Results: A total of 36 patients (22 boys and 14 girls) were randomized after parental consent: gestational age at birth and post-natal age were 29.5 ± 5.1 weeks and 2.9± 3.7 weeks respectively, birth and current weight were 1,417 ± 952 g and 1,736 ± 1,144 g respectively (mean ± SD). They received fluconazole (n = 18) or micafungin (n = 18) at doses defined by the protocol. A total of 164 concentrations (4.6 ±1.2 and 4.5 ±1.2 samples per patient for fluconazole and micafungin, respectively) were available for analysis. Concentrations after the first and fifth administrations are presented below (Table 1).

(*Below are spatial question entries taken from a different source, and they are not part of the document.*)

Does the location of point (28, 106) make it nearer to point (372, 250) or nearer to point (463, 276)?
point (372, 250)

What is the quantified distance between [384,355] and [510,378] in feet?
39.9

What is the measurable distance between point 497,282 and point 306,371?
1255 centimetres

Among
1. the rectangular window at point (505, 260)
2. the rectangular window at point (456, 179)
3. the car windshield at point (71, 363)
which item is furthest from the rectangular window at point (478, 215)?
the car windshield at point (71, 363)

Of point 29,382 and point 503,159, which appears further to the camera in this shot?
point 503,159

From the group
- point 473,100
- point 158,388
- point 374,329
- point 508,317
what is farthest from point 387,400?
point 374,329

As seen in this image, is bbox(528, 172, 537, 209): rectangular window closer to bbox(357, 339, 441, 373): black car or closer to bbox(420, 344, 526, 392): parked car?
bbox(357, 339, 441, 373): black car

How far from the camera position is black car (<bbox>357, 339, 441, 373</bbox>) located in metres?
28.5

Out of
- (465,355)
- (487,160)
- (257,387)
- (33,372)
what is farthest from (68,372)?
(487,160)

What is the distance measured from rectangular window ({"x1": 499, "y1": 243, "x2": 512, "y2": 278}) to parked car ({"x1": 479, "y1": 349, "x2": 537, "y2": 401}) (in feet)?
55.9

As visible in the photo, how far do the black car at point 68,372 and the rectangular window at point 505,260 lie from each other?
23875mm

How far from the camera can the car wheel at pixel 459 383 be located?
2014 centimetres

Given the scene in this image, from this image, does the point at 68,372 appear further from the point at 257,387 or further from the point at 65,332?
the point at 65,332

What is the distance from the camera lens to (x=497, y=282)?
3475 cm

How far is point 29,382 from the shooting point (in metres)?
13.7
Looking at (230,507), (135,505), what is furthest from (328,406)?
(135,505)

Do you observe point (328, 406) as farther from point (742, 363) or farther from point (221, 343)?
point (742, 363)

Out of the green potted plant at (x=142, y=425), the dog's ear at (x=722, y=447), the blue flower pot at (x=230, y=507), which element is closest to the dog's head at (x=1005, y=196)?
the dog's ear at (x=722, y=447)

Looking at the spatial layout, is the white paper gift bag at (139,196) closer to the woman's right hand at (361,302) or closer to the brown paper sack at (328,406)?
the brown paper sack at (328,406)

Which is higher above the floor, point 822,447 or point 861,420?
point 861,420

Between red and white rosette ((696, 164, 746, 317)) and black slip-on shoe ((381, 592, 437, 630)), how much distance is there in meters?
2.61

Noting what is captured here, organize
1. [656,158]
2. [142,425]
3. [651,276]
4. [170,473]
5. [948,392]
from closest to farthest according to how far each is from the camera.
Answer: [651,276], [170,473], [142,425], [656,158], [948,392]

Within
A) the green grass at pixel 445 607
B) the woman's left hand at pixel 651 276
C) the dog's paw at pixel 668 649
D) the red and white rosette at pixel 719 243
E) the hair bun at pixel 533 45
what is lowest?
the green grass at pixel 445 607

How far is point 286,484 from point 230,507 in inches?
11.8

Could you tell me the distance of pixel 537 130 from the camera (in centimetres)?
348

Table 1 Concentrations after the first and fifth administrations of Micafungin and Fluconazole

Fluconazole

Micafungin

Time (h)

N

Concentration (mg/L)

Time

N

Concentration (mg/L)

D1

2.4 ± 0.2

18

25.9 ± 2.5

2.4 ± 0.2

18

42.8 ± 10.8

D5

2.3 ± 0.2

15

42.3 ± 12.3

2.3 ± 0.2

13

34.8 ± 17.9

Conclusion: Population PK was conducted after administration of doses that were higher than currently used to optimize efficacy and the concept of a loading dose present in antifungal treatment strategies for adults was applied for both drugs. Analysis is ongoing using NONMEN to determine population PK parameters and optimize dosage. The results will also allow to evaluate the tolerability and to describe short-term safety of fluconazole and micafungin in neonates with suspected or culture-proven Candidiasis.

This work is part of the TINN (Treat Infections in NeoNates) network supported by the European Commission under the Health Cooperation Work Programme of the 7th Framework Programme (Grant agreement no. 223614).